> [Objectives]:
A – In the Kolgrim text below, rewrite everything from "Kolgrim, also spelled" down to "sorcery and adultery.", swapping "sorcerer" for "wizard".
B – According to the Kolgrim text below, why did Steinunn's falling in love with Kolgrim make his situation worse?

> [Passage provided]:

## BEGIN

Kolgrim, also spelled Kollgrim or Kolgrimr (d. 1407 in Hvalsey, Greenland), was an alleged Norse sorcerer who was burned in Greenland for sorcery and adultery.

In 1406, a Norwegian merchant ship arrived at the old Eastern Settlement on Greenland and stayed for four years. Among the passengers were the merchant Torgrim Sölvesson and his wife Steinunn Ravnsdotter.  In 1407, Steinunn fell in love with Kolgrim, and left Torgrim for him.

Torgrim accused Kolgrim of sorcery.  The matter was raised at the Thing  (tinget), which was conducted before the lagmannen and then tried before of a jury of twelve.  At the witch trial at Hvalsey, witnesses were called, the Norwegian law against sorcery was invoked, and it was said that "Kolgrim brought [Steinunn] to him by use of magic" by reciting magic chants and galdr until she came to him and he "lay with her."   The fact that Steinunn had fallen in love with Kolgrim was considered as an even greater crime and made Kolgrim's situation worse, since it meant that Kolgrim had "stolen" not only her body, but also her soul, from her husband.

## END

> [Provided material]:

## BEGIN

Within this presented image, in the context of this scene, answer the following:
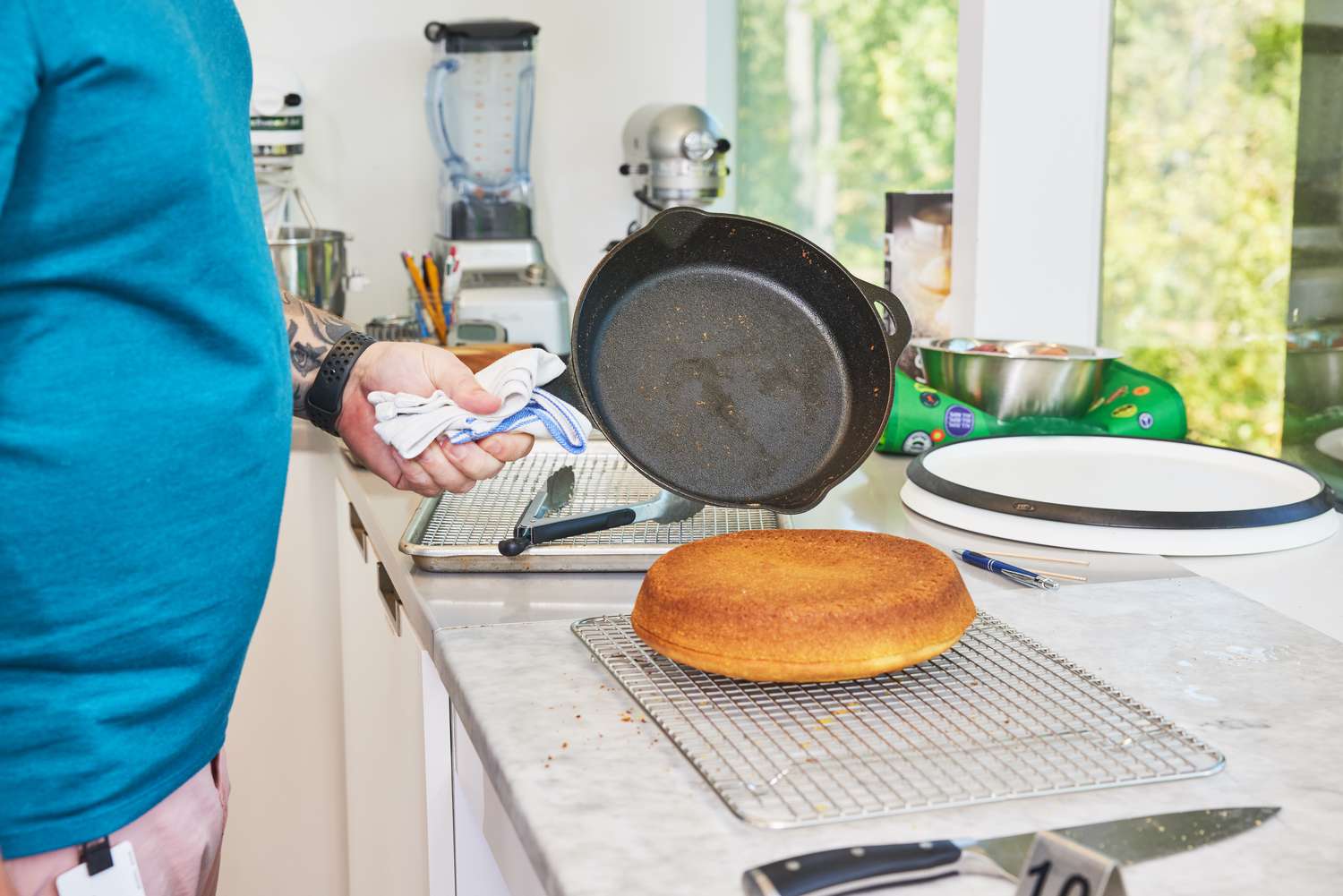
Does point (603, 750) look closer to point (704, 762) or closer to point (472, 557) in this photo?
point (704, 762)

## END

> [In response]:
A –
Kolgrim, also spelled Kollgrim or Kolgrimr (d. 1407 in Hvalsey, Greenland), was an alleged Norse wizard who was burned in Greenland for sorcery and adultery.

B – It was considered an even greater crime because it meant Kolgrim had "stolen" not only Steinunn's body but also her soul from her husband.